Ceux qui ne demeurent pas dans le secours du Très-Haut sont ceux qui n’espèrent pas, ceux qui désespèrent et ceux qui espèrent mais en vain.
Ils n’espèrent pas ceux qui ne cherchent que les choses temporelles et se reposent sur leur propre force.
Ils désespèrent ceux qui, considérant leur propre faiblesse, manquent de courage et succombent sous le poids de la faiblesse de l’esprit, en ayant établi leur demeure dans leur chair.
Ils espèrent en vain ceux qui espèrent en la miséricorde infinie de Dieu pour ne point se corriger de leurs défauts.
Les premiers ont établi leur demeure dans leurs propres mérites, les seconds dans leurs peines et les troisièmes dans leurs vices.
Et de telles demeures menacent ruine à chaque instant.
Ceux-là seuls demeurent dans le secours du Très-Haut, qui n’ont qu’un désir, obtenir ce secours, et qui n’ont qu’une crainte, venir à le perdre. Toutes leurs pensées, tous leurs soins, toute leur sollicitude sont là. C’est pour eux toute la piété, tout le culte de Dieu.
Ceux-là seuls séjourneront dans la protection du Dieu du Ciel.
Ps. 90, v. 2 : « Il dira au Seigneur : “Vous êtes mon soutien et mon refuge : mon Dieu”, j’espérerai en lui. »
Dès que la tentation assaille notre esprit, réfugions-nous sans retard vers lui et implorons humblement son secours.
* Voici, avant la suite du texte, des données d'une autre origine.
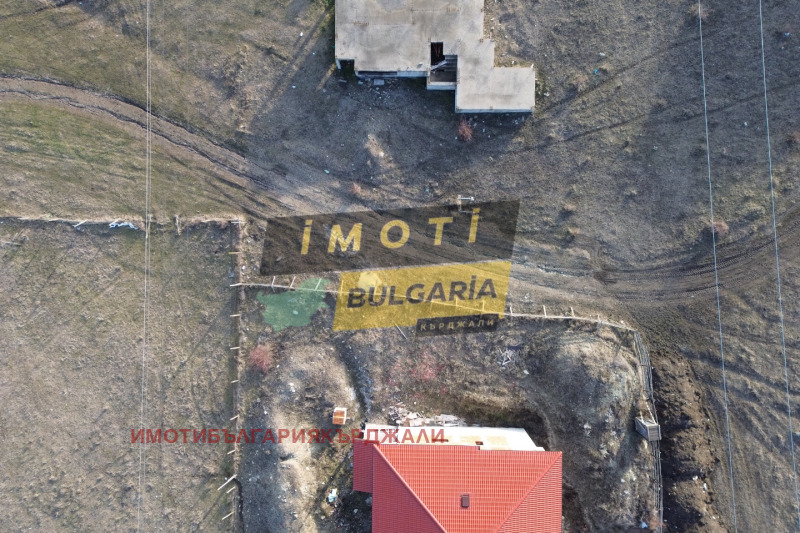 Продава ПАРЦЕЛ, с. Петлино, област Кърджали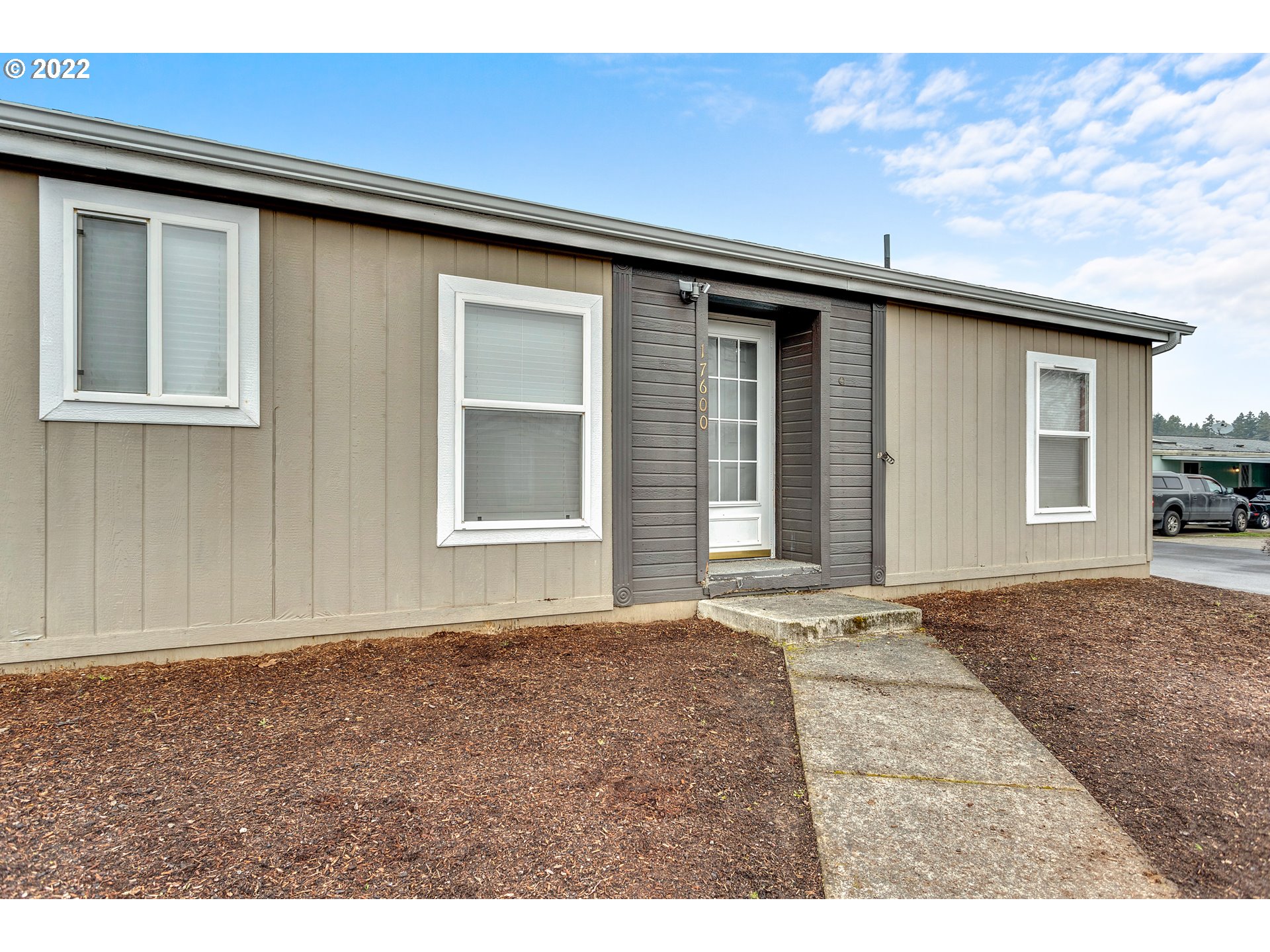 17600 Southwest Bunker Oak Road Beaverton, OR 97006 - Photo 3 of 27 Gallery Image 3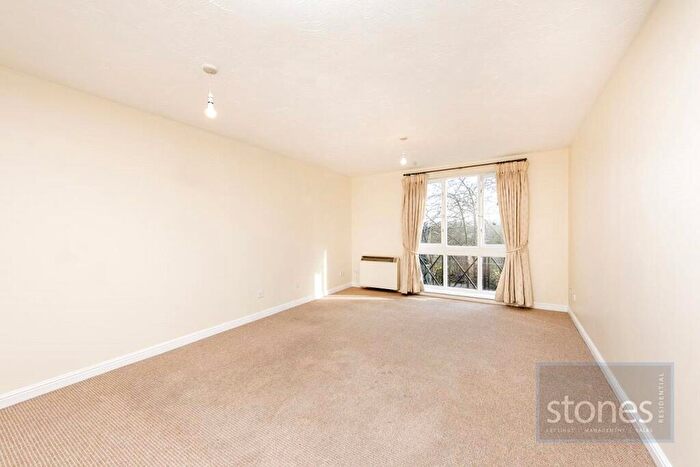 2 Bedroom Apartment To Rent In Ribblesdale Avenue, London, N11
S’il arrive que la tentation nous saisisse, parce que notre fuite n’a point été assez rapide, donnons-nous du repos que lorsque le Seigneur nous aura pris dans ses mains.
Il est impossible, en effet, que les hommes ne tombent point quelquefois, tant qu’ils demeurent en ce monde, mais les uns se brisent en tombant, et les autres ne se brisent point, parce que Dieu a étendu sa main pour les recevoir dans leur chute.
Il y a cette différence entre les chutes du juste et celles du pécheur, que l’un, quand il tombe, est reçu par le Seigneur, et se relève plus fort qu’auparavant, tandis que l’autre ne tombe que pour ne plus se relever.
Que dis-je, il tombe dans une mauvaise honte ou dans l’impudence. Ou bien il trouve le moyen d’excuser ce qu’il a fait, et le sentiment de honte, qui lui fait trouver des excuses à son péché, est lui-même une source de péché. Ou bien il se fait un front de prostituée et, bien loin de craindre Dieu ou les hommes, il publie son péché comme le faisait Sodome.
Le juste, au contraire, s’il tombe, est reçu dans les mains mêmes du Seigneur, et c’est merveille de voir comme son péché devient pour lui une source de justice
En effet, n’est-ce point tomber sur les mains de Dieu, que de tomber dans celles de l’humilité ?
Saint Bernard prend le mot susceptor (soutien, défenseur) au sens littéral du verbe suscipio (prendre par dessous, recevoir par dessous, sou-tenir).
L’univers peut dire à Dieu : vous êtes mon créateur. Mais il n’y a que celui qui a établi sa demeure dans l’assistance du Très-Haut qui puisse lui dire : « Vous êtes mon soutien ». Aussi ajoute-t-il « mon Dieu ».
Comment ne pas être porté à croire que Dieu est particulièrement notre Dieu, si on le voit toujours tellement attentif à nous, qu’il ne perde pas un seul instant de vue, non seulement ce qui paraît de nous au dehors, mais encore ce qui se passe au fond de notre cœur, et qu’il voit et juge non seulement toutes nos actions extérieures, mais même les plus imperceptibles mouvements de notre âme ! Quiconque en est là peut s’écrier : « Il est mon Dieu, et je mettrai mon espérance en lui. »
Ps. 90, v. 3 : « Car il m’a délivré lui-même du piège du chasseur et de la parole amère. »
Ô homme, pourquoi t’enorgueillis-tu ? Pourquoi tires-tu vanité du peu de connaissance que tu as ? Considère donc que tu es devenu semblable à des animaux auxquels les chasseurs tendent des filets.